Citizens tell House panel how guns saved them


WASHINGTON -- In chilling detail, Bryan Rigsby, a soft-spoken computer programmer from New- nan, Ga., told lawmakers yesterday how he owed his life to a semiautomatic rifle with a 30-round ammunition clip.

The hearing began a review -- and possible rollback -- of gun-control laws by the Republican majority in Congress.

Republicans have made repeal of the ban on assault-style firearms, which was part of last year's $30 billion anti-crime law, a top priority. Democrats have pledged to fight that move, and President Clinton has indicated he would veto any such repeal.

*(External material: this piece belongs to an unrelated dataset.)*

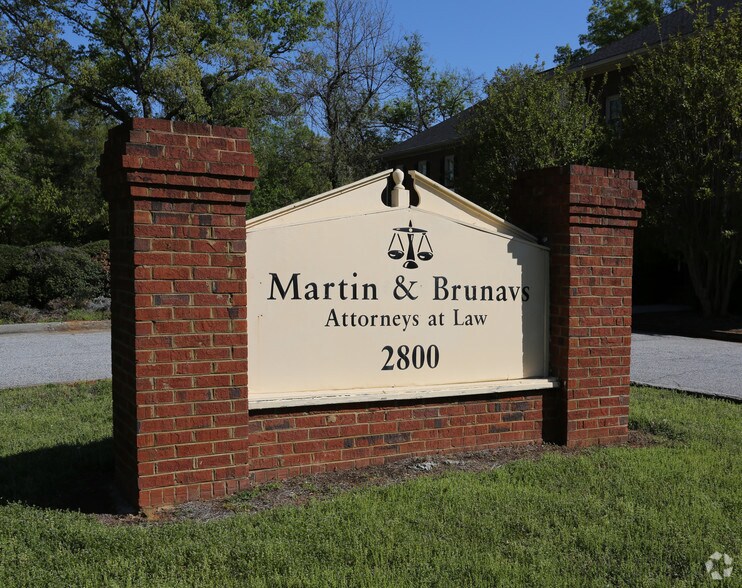 More Photos Of 2800 N Druid Hills Rd NE, Atlanta Medical For Lease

Mr. Rigsby and a friend were camping in the Oconee National Forest in 1990 when they were attacked by two would-be robbers firing shotguns. With his companion downed by the intruders' initial blast, "my next memory is of the front sight of my Mini-14 on the assailant's chest," Mr. Rigsby told the House Judiciary subcommittee on crime. "All I could think of was to fire enough to scare them off, to stop the attack."

"To me, the most important reason to own a semiautomatic rifle is self-defense," said Mr. Rigsby, recalling how his burst of bullets left one gunman dead and the other wounded. His friend survived.

Mr. Rigsby was among an incongruous group of gun enthusiasts -- merchants, a grandmother, a disabled Korean War veteran -- who testified about how they used firearms to defend themselves, their families and their property.

The witnesses provided "a side of the firearms story that has been drowned out by well-advertised and well-orchestrated sensationalism -- the fundamental right of self-defense," said Rep. Bob Barr, a Georgia Republican, subcommittee member and chairman of a House task force examining federal gun laws.

However, Democrats charged that the hearing was a "smoke screen" orchestrated by the National Rifle Association to open an assault on the federal ban on assault weapons.

Several other witnesses testified yesterday that they were still alive because they owned assault weapons and large ammunition magazines that they obtained before the federal ban took effect.

With her husband away and her children asleep, Sharon-Jo Ramboz heard someone break into their home in Walkersville, Md. "I grabbed my Colt AR-15 semiautomatic rifle," she said, and the "distinctive sound" when she chambered a round was enough to send the intruders scurrying.

Todd Bridges said he used an AR-15 to wound a burglar who broke into his muffler shop in Wichita, Kan. Phil Murphy said he used the same type of semiautomatic rifle to hold at bay a career criminal who had broken into his parents' house in Tucson, Ariz.

"Honest citizens should not be denied the right to choose the firearm that best suits their needs," said Gary Baker, who armed his employees and helped them kill two robbers in a gunfight at his jewelry store in Richmond, Va.

However, other witnesses told how owning guns had brought tragedy to their families.

Susan White-Bowden of Finksburg, Md., said her former husband committed suicide with a pistol that he kept at a bedside drawer in 1974. Three years later, her despondent 17-year-old son killed himself with another gun in their home.

"I have six grandchildren now and there are no guns in my house," she said. "I would die at a robber's hand six times over before putting a gun near any of those children."

The House could vote as early as May on legislation to lift the federal ban on 19 specific firearms classified as assault weapons. And Senate Majority Leader Bob Dole, a Kansas Republican, reportedly told an NRA official in a recent letter that he hoped to have such a bill on Mr. Clinton's desk by summer.